- Your goal:
Pull out each line in the material below that contains the word "nearer" and list them.

— Start of Data for processing —

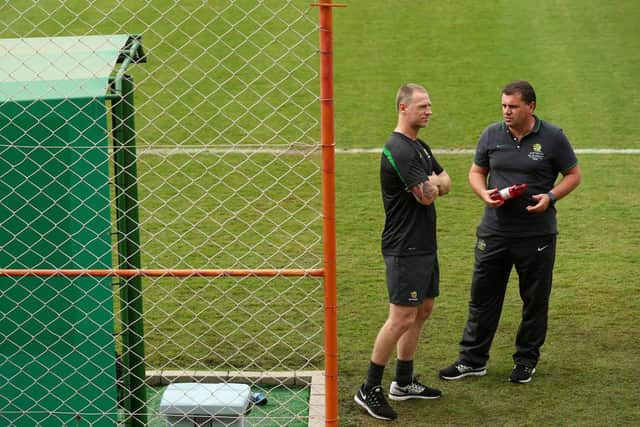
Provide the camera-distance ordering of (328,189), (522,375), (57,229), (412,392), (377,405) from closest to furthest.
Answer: (328,189) → (57,229) → (377,405) → (412,392) → (522,375)

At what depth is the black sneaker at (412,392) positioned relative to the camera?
6648 mm

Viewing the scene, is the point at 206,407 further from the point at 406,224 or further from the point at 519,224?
the point at 519,224

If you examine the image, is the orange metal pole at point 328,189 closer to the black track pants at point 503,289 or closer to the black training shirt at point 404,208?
the black training shirt at point 404,208

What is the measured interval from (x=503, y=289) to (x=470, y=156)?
5.32 m

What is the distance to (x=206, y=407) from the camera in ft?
18.7

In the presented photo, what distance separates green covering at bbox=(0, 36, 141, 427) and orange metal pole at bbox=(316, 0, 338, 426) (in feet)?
4.56

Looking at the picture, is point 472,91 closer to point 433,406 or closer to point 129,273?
point 433,406

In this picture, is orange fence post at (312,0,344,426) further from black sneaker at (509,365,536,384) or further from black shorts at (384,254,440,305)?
black sneaker at (509,365,536,384)

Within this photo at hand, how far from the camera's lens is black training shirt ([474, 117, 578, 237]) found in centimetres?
668

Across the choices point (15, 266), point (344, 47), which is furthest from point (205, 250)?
point (344, 47)

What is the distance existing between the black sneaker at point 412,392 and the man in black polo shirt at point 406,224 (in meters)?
0.25

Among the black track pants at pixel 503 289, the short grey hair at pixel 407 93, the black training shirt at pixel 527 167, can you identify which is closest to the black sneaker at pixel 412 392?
the black track pants at pixel 503 289

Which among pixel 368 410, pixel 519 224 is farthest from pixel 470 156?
pixel 368 410

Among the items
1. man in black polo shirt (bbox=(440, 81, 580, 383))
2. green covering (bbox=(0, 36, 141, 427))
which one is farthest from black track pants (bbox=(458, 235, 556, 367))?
green covering (bbox=(0, 36, 141, 427))
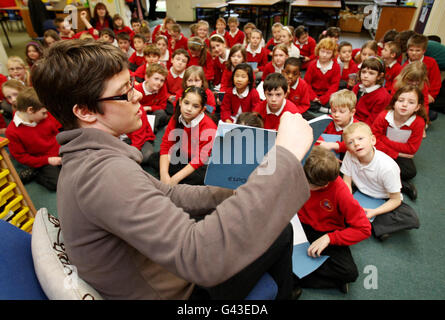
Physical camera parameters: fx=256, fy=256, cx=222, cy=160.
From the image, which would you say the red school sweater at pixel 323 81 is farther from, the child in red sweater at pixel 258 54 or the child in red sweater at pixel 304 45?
A: the child in red sweater at pixel 304 45

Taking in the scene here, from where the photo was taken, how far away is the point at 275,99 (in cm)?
232

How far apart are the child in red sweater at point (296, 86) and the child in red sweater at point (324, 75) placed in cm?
45

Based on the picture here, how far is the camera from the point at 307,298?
4.59 ft

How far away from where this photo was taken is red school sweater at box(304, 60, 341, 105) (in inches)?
135

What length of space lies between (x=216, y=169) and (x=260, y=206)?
41cm

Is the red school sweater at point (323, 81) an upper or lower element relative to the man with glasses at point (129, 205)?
lower

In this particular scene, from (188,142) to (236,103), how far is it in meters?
0.95

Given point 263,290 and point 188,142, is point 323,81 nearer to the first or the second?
point 188,142

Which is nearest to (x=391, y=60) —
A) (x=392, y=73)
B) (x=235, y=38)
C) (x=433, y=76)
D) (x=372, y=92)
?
(x=392, y=73)

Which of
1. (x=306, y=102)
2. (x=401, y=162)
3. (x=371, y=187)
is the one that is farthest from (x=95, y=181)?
(x=306, y=102)

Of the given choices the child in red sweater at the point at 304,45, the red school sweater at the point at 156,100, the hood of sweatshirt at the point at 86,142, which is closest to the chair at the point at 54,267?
the hood of sweatshirt at the point at 86,142

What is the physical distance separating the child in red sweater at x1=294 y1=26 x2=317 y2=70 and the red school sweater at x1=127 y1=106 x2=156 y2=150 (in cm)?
333

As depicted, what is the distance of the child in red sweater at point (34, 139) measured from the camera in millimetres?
2121
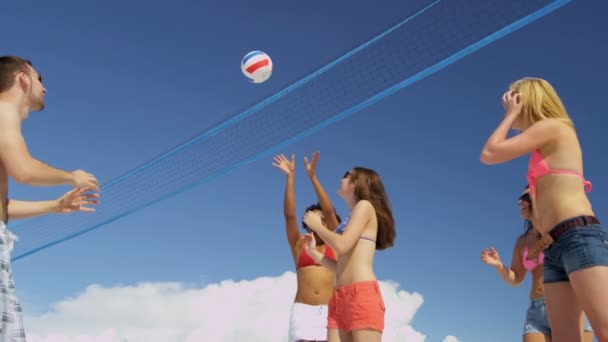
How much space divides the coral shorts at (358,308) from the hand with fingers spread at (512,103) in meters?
1.59

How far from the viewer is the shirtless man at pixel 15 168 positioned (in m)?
3.25

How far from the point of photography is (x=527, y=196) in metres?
5.95

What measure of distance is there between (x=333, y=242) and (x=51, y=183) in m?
1.91

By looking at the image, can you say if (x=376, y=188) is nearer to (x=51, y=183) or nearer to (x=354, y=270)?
(x=354, y=270)

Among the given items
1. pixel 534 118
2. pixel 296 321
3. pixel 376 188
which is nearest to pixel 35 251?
pixel 296 321

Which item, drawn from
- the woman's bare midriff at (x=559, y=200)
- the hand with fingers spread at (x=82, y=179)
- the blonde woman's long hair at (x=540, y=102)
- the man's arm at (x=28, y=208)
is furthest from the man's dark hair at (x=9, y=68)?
the woman's bare midriff at (x=559, y=200)

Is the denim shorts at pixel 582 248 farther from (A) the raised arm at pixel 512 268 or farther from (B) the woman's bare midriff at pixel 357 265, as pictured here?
(A) the raised arm at pixel 512 268

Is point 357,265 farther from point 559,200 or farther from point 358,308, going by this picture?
point 559,200

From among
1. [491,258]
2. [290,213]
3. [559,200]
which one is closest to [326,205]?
[290,213]

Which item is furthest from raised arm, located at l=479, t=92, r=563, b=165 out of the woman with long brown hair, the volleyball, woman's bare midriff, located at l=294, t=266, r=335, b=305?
the volleyball

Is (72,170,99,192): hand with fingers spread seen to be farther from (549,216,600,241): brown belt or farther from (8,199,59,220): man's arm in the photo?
(549,216,600,241): brown belt

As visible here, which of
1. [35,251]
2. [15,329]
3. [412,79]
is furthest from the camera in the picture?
[35,251]

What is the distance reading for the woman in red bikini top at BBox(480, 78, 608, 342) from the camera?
130 inches

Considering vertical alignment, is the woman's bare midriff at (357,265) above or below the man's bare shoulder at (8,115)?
below
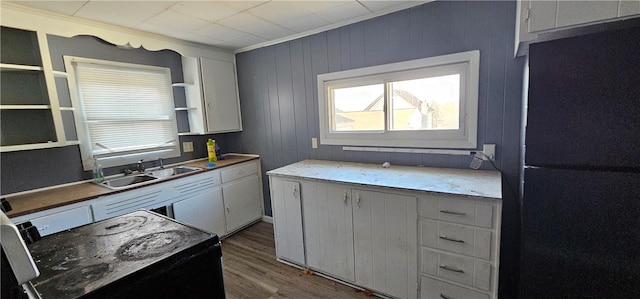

— End of Data for processing —

- Output of the exercise:
Given point 263,290 and point 188,142, is point 323,81 nearer to the first or the second?
By looking at the image, can you say if (x=376, y=188) is nearer to (x=51, y=183) or nearer to (x=354, y=270)?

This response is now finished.